DATA Start Marker

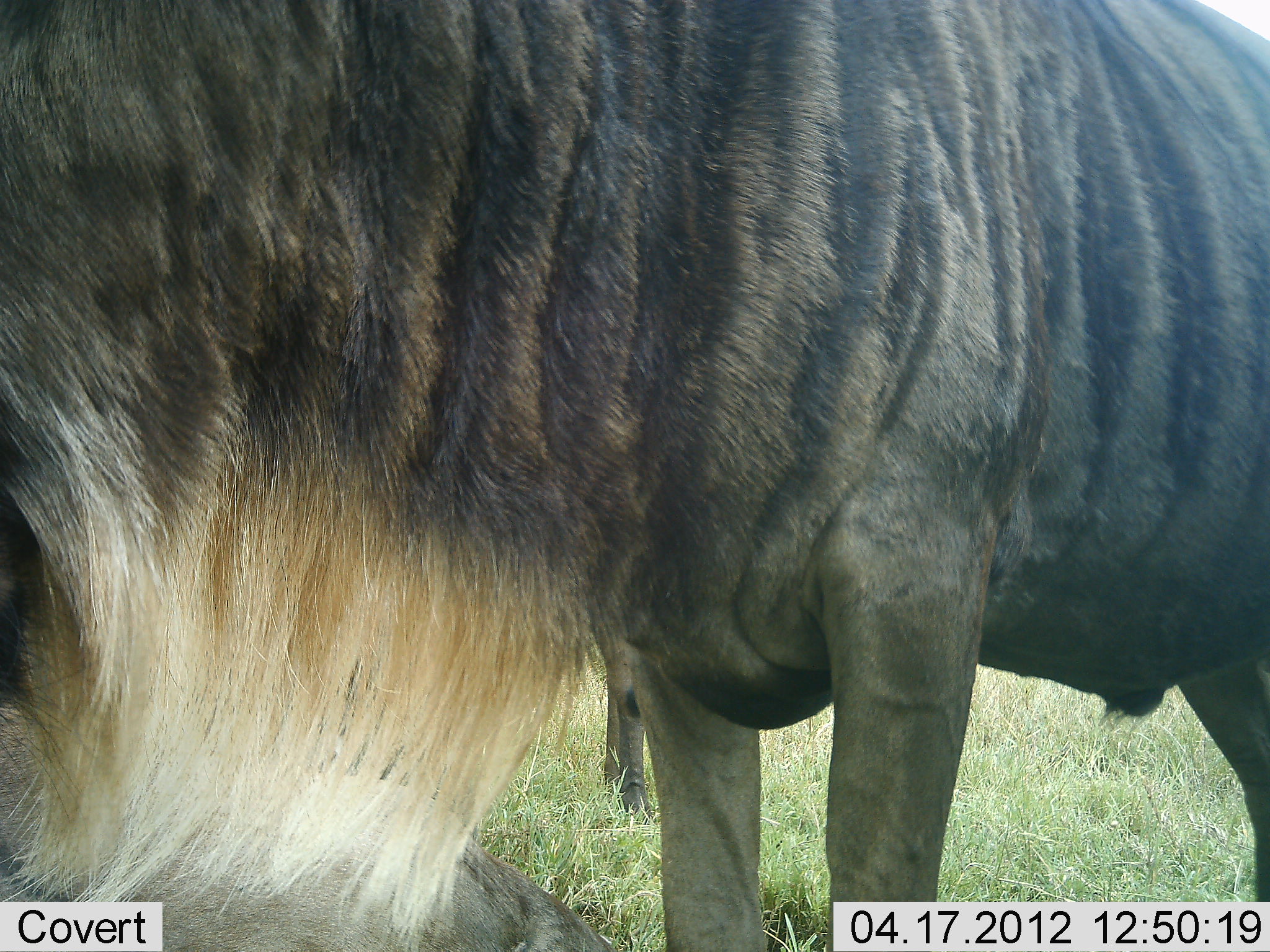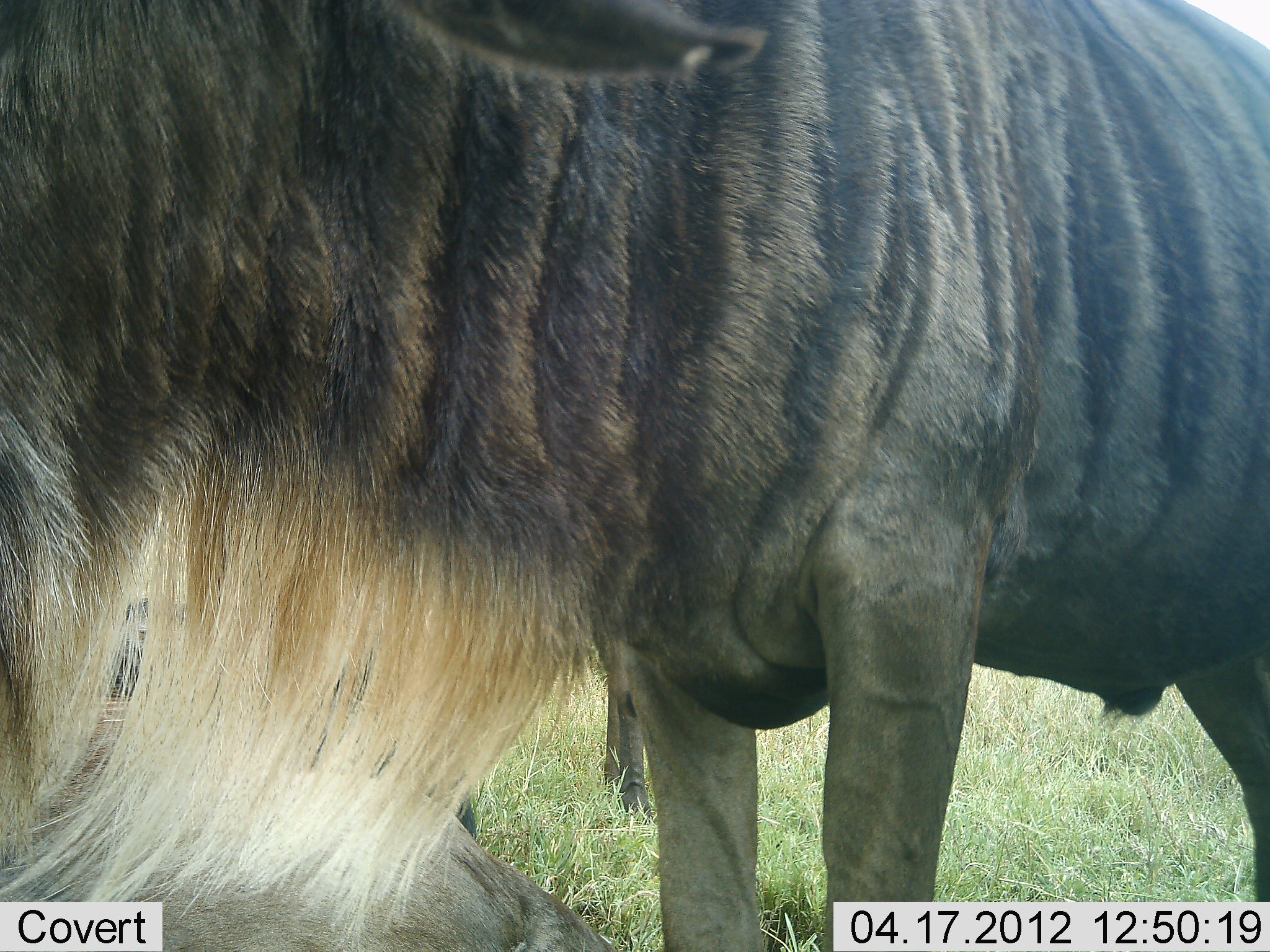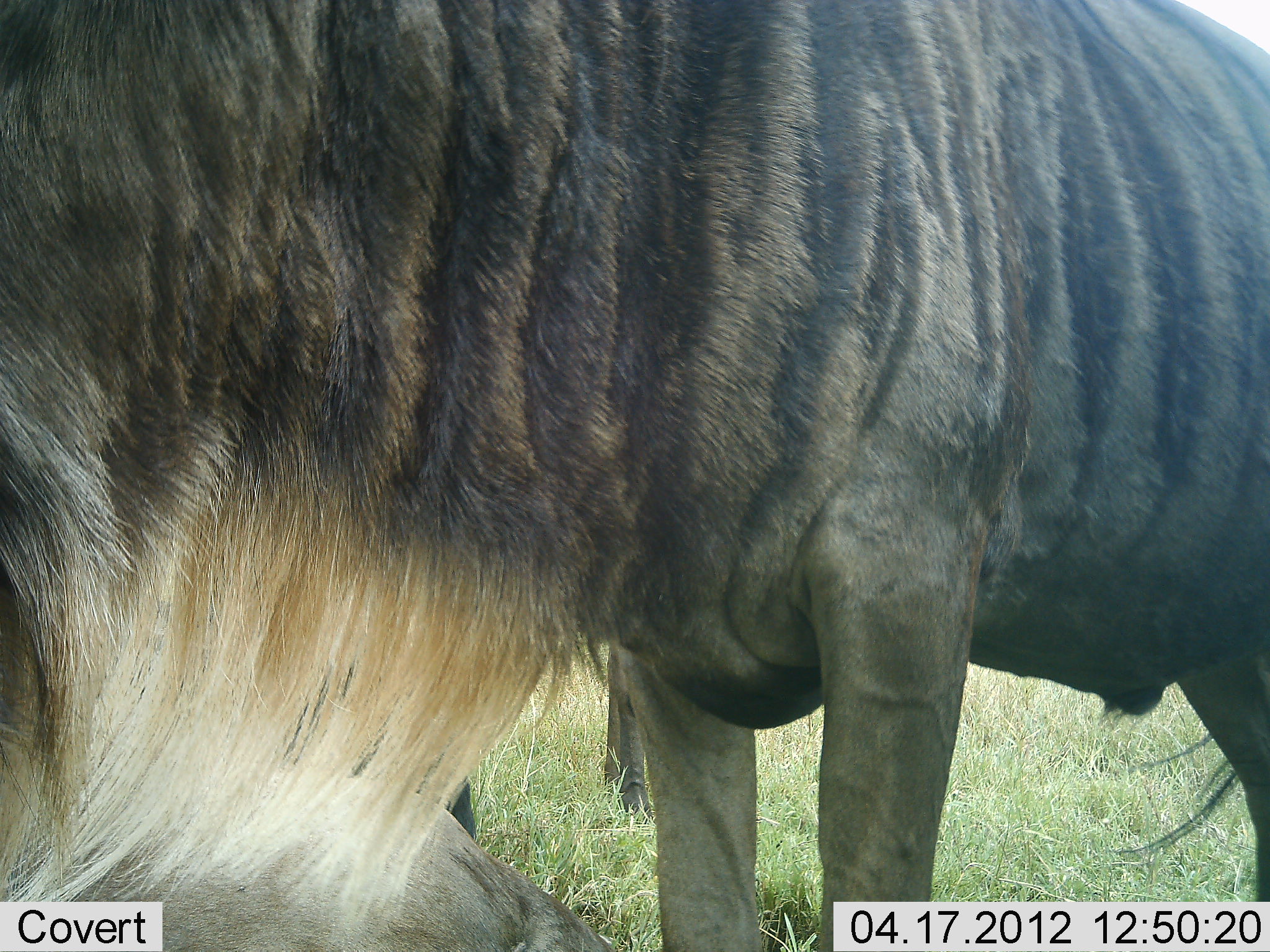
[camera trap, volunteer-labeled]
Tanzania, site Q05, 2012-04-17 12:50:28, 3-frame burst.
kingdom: Animalia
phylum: Chordata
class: Mammalia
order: Artiodactyla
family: Bovidae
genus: Connochaetes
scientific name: Connochaetes taurinus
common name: blue wildebeest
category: wildebeest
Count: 3.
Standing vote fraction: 90%.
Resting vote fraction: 61%.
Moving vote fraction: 0%.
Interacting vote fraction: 0%.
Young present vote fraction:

DATA End Marker

WHAT YOU ARE ASKED TO DO:
Each line from the one with "order: Artiodactyla" through the end of the records above should be written out exactly. No other line should appear.

EXPECTED ANSWER:
order: Artiodactyla
family: Bovidae
genus: Connochaetes
scientific name: Connochaetes taurinus
common name: blue wildebeest
category: wildebeest
Count: 3.
Standing vote fraction: 90%.
Resting vote fraction: 61%.
Moving vote fraction: 0%.
Interacting vote fraction: 0%.
Young present vote fraction:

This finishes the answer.